The Southern District concluded that no issues were raised by respondent in his submissions requiring a hearing (Local Civ. Rules of U.S. Dist. Cts. for Southern & Eastern Dists. of N.Y. rule 1.5 [d] [4]). Accordingly, by opinion and order filed January 28, 2015, the Southern District of New York Grievance Committee found that the record, which included respondent's admissions, established by clear and convincing evidence that respondent had committed professional misconduct. Specifically, the Grievance Committee found that: by stating in his December 2012 declaration in support of his motion to withdraw that "[p]laintiff has not provided any additional instruction regarding this matter" respondent knowingly made a false statement in violation of rules 3.3 (a) (1) and 8.4 (c); by stating in his April 23, 2013 letter to the court that he was not, and never had been, counsel of record for New World, he again violated rules 3.3 (a) (1) and 8.4 (c); and respondent's carelessness with respect to his submission of the backdated retainer agreement to the court violated rule 8.4 (d) and (h). The court gave respondent the opportunity to file a written submission addressing the issue of sanction, but he made no further submission. Accordingly, by opinion and order filed June 16, 2015, the Southern District of New York Grievance Committee suspended respondent from practice before the court for one year.

By notice of petition dated September 1, 2015, the Departmental Disciplinary Committee now seeks an order, pursuant to Judiciary Law § 90 (2) and Rules of the Appellate Division, First Department (22 NYCRR) § 603.3, for a reciprocal one-year suspension based upon the federal discipline. The only defenses to reciprocal discipline are enumerated at 22 NYCRR 603.3 (c): a lack of notice and opportunity to be heard in the foreign jurisdiction; an infirmity of proof establishing the misconduct; or the misconduct at issue in the foreign jurisdiction would not constitute misconduct in New York. Respondent was served with the Committee's petition at his registered address in California, but has not submitted a response.

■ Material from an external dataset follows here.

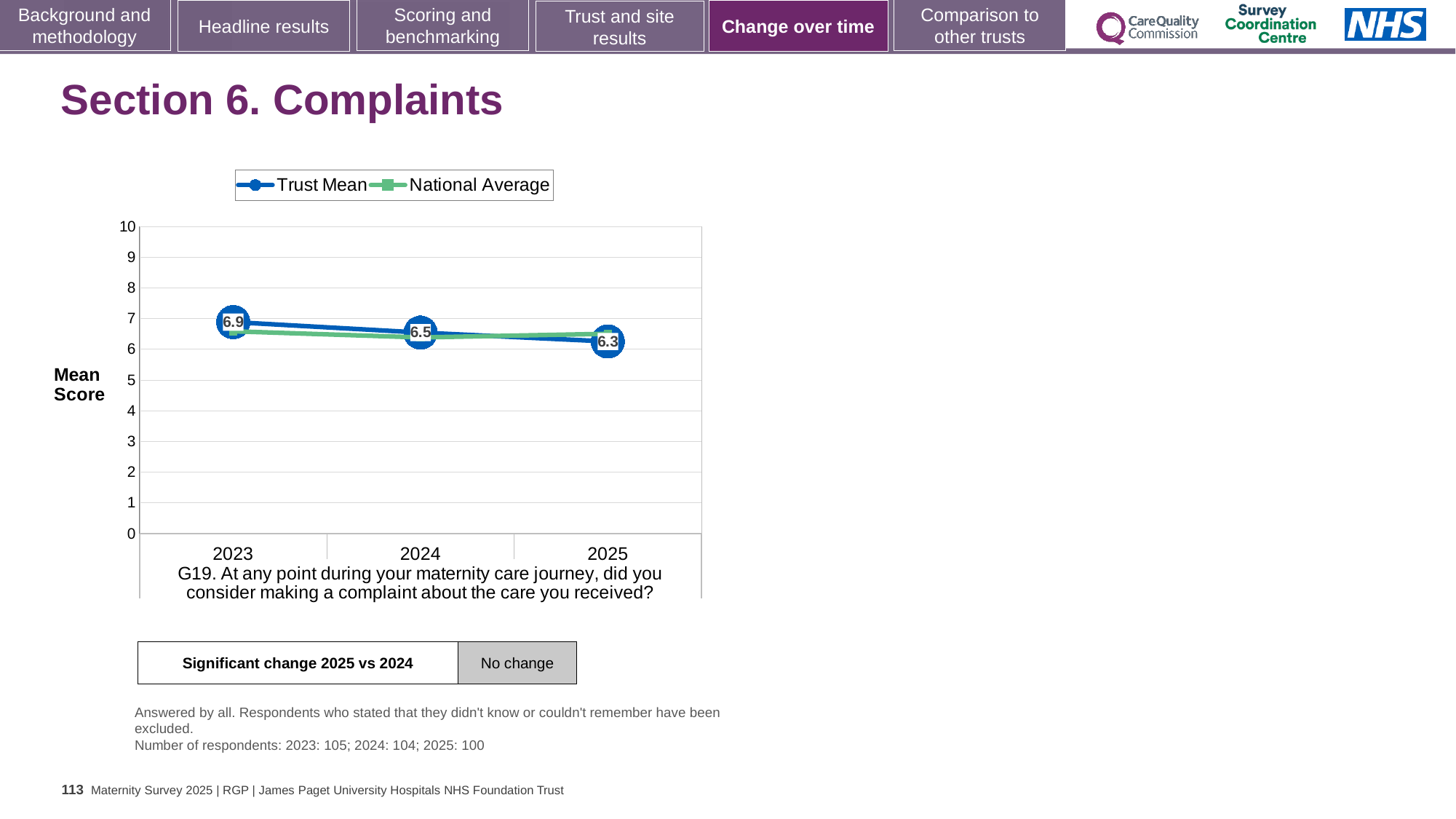
How many series does the legend list? 2 Does the Trust Mean rise or fall from 2023 to 2025? fall What is the difference between the Trust Mean in 2023 and in 2025? 0.6 What kind of chart is shown? line chart Is the National Average for 2023 greater or less than 6? greater What is the Trust Mean score for 2025? 6.3 What is the Trust Mean score for 2024? 6.5 Which is larger, the Trust Mean in 2023 or the Trust Mean in 2024? 2023 What is the Trust Mean score for 2023? 6.9 How many years are shown on the x axis? 3 In which year is the Trust Mean lowest? 2025 In which year is the Trust Mean highest? 2023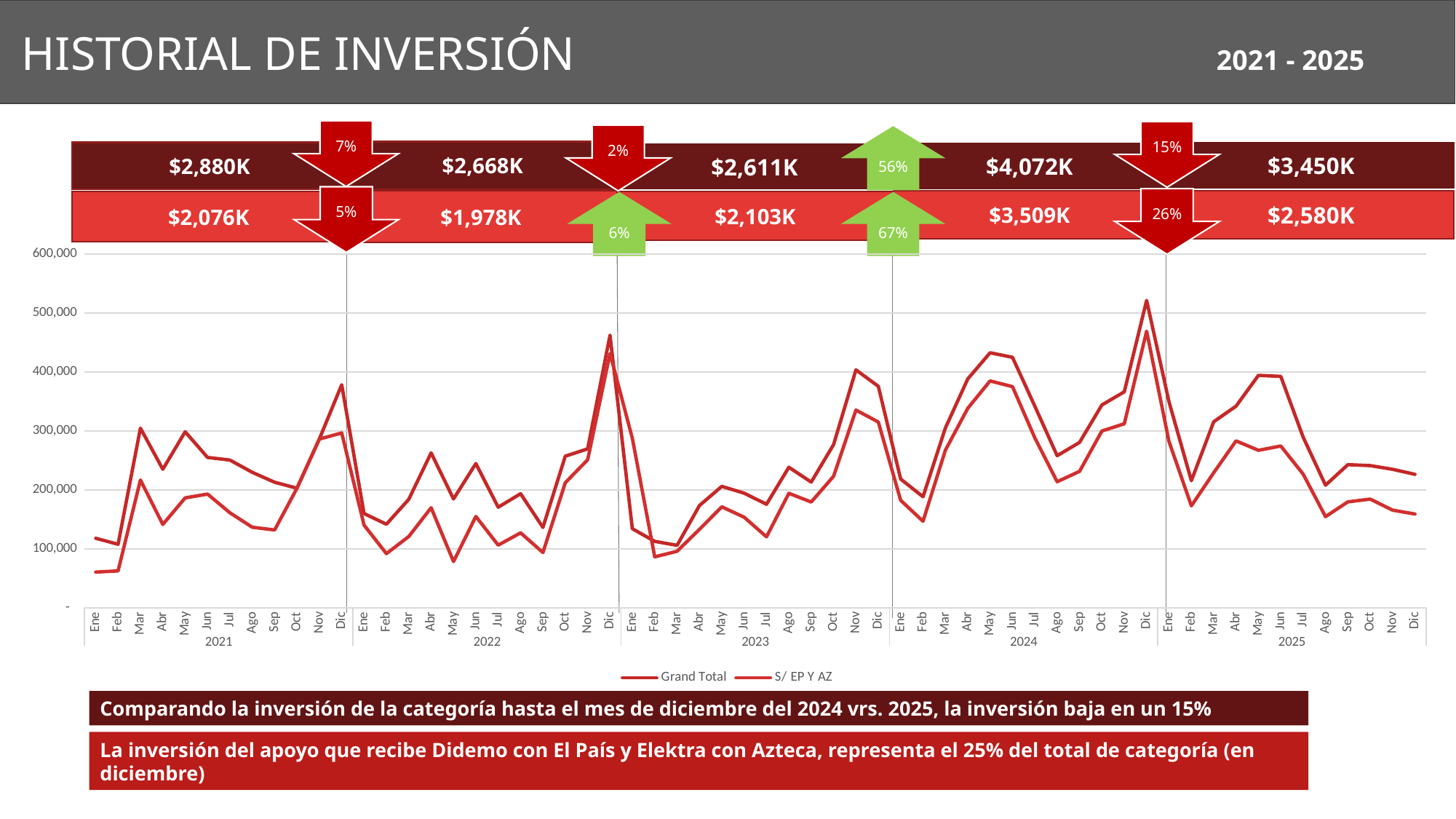
What are the two series named in the chart legend? Grand Total and S/ EP Y AZ In the dark red row of annual totals, what is the difference between the 2024 value and the 2025 value? $622K Is the Grand Total value for Dec 2024 greater or less than 500,000? greater How many series does the chart legend list? 2 In the dark red row of annual totals above the chart, what value is shown for 2021? $2,880K In the dark red row of annual totals above the chart, which year has the highest value? 2024 In the lighter red row of annual totals above the chart, what value is shown for 2024? $3,509K In Dec 2024, which series has the larger value, Grand Total or S/ EP Y AZ? Grand Total In the dark red row of annual totals above the chart, which year has the lowest value? 2023 How many years are shown along the x axis of the chart? 5 What kind of chart is shown on the slide? line chart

Notwithstanding the fact that respondent has not asserted any of the enumerated defenses, none are available. Respondent was afforded sufficient due process before the Southern District insofar as he was advised of the allegations against him in the Grievance Committee's order to show cause, and he submitted a response which the court considered. Furthermore, the Southern District's misconduct findings are amply supported by the record, which includes respondent's admissions. The Southern District also expressly found that respondent's conduct violated the New York Rules of Professional Conduct, thereby satisfying the third prong of the test.

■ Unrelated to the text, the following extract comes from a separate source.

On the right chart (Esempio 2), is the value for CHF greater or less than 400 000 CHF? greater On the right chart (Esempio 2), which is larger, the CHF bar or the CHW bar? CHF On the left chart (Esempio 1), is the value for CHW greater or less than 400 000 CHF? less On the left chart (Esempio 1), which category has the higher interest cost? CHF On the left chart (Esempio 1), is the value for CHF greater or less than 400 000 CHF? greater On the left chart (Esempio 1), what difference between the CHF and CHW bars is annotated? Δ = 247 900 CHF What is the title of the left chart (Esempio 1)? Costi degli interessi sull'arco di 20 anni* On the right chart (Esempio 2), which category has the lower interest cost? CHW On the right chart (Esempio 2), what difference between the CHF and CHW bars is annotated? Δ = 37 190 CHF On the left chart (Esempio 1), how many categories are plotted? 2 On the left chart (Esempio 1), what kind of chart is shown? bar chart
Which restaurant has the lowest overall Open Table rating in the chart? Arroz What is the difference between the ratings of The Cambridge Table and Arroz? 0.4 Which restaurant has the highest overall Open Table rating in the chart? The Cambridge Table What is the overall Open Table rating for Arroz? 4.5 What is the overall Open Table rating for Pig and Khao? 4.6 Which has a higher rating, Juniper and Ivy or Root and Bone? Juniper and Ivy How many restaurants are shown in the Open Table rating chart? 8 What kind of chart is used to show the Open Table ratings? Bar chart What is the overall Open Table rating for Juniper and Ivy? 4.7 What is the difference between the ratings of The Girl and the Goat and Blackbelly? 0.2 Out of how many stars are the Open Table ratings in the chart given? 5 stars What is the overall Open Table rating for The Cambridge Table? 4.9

Thus, the only issue left for this Court to decide is the appropriate sanction to be imposed. As a general rule in reciprocal disciplinary matters, this Court gives significant weight to the sanction imposed by the jurisdiction in which the charges were initially brought (see Matter of Peters, 127 A.D.3d 103, 109 [1st Dept 2015]; Matter of Cardillo, 123 A.D.3d 147, 150 [1st Dept 2014]; Matter of Jaffe, 78 A.D.3d 152, 158 [1st Dept 2010]).

In this instance, a one-year suspension is in accord with this Court's precedent involving similar misconduct (see e.g. Matter of Suarez-Silverio, 134 A.D.3d 47 [1st Dept 2015] [retroactive one-year suspension based on one-year suspension by the U.S. Court of Appeals for the Third Circuit for, inter alia, making false statements to court personnel regarding status of an immigration matter]; Matter of Filosa, 112 A.D.3d 162 [1st Dept 2013] and Matter of Gilly, 110 A.D.3d 164 [1st Dept 2013] [retroactive one-year suspension based on one-year suspension imposed by the Southern District for use of inaccurate expert report on damages and concealing facts regarding client's employment with new employer in order to extract favorable settlement from former employer]).

Accordingly, the Committee's petition for reciprocal discipline should be granted and respondent suspended from the practice of law in the State of New York for a period of one year, nunc pro tunc to June 16, 2015, the date of his federal suspension.

Respondent suspended from the practice of law in the State of New York for a period of one year, nunc pro tunc to June 16, 2015, and until further order of this Court.